In deze zaak heeft de Hoge Raad op 21 november 2014 uitspraak gedaan in een cassatieprocedure betreffende de forfaitaire vergoeding voor kosten van beroepsmatig verleende rechtsbijstand. De belanghebbende had beroep in cassatie ingesteld tegen een uitspraak van de Rechtbank Den Haag van 16 december 2013, waarin een besluit werd genomen over de vergoeding van kosten in verband met de behandeling van het beroep. De belanghebbende stelde dat de forfaitaire regeling voor rechtsbijstand een verboden discriminatie van particulieren ten opzichte van ondernemers met recht op aftrek van btw met zich meebracht. De Staatssecretaris van Financiën diende een verweerschrift in, waarop de belanghebbende een conclusie van repliek indiende.
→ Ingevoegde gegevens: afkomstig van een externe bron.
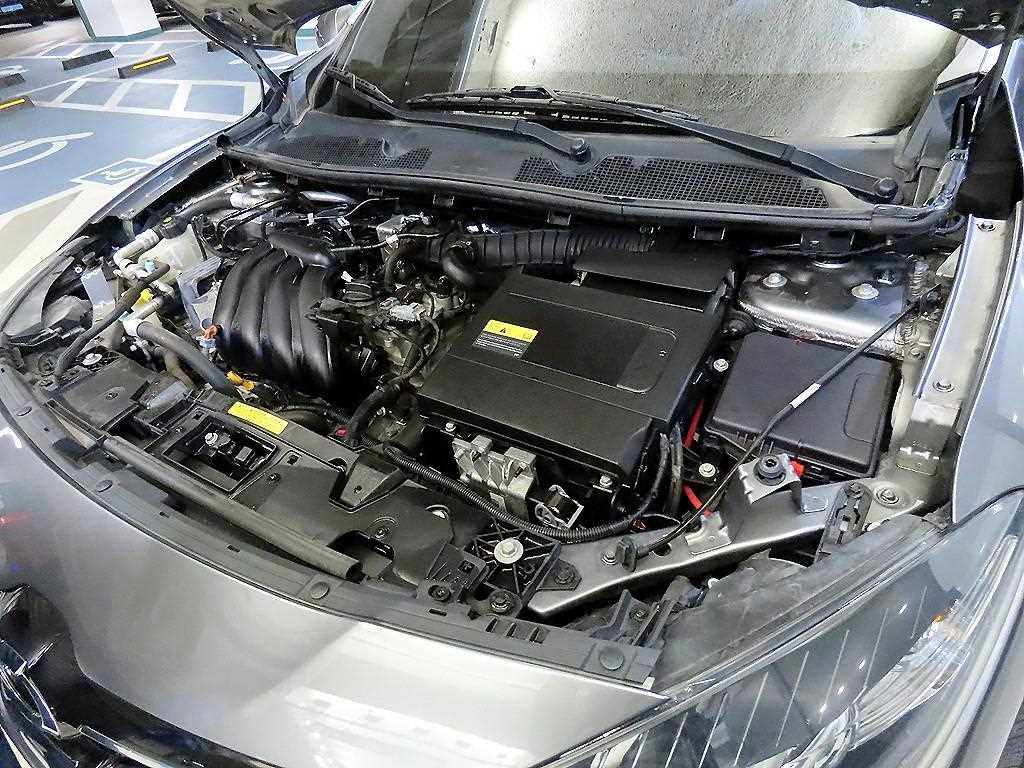 SAMSUNG SM3 2019 Gris - Importación desde Corea - HF Imports Iquique - Foto 19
De Hoge Raad beoordeelde de klachten van de belanghebbende en oordeelde dat de wetgever ervoor had gekozen om een forfaitaire bijdrage in de kosten van rechtsbijstand vast te stellen, zonder onderscheid te maken tussen particulieren en ondernemers. De Hoge Raad concludeerde dat deze keuze binnen de beoordelingsmarge van de wetgever viel en dat de gestelde benadeling niet leidde tot een verboden discriminatie. De Hoge Raad achtte geen termen aanwezig voor een veroordeling in de proceskosten en verklaarde het beroep in cassatie ongegrond.
Dit arrest is van belang voor de interpretatie van de regeling omtrent de vergoeding van rechtsbijstandskosten en de btw-gevolgen daarvan. Het bevestigt dat de forfaitaire regeling niet in strijd is met het discriminatieverbod, mits de wetgever een duidelijke keuze maakt voor een eenvoudig toepasbare regeling.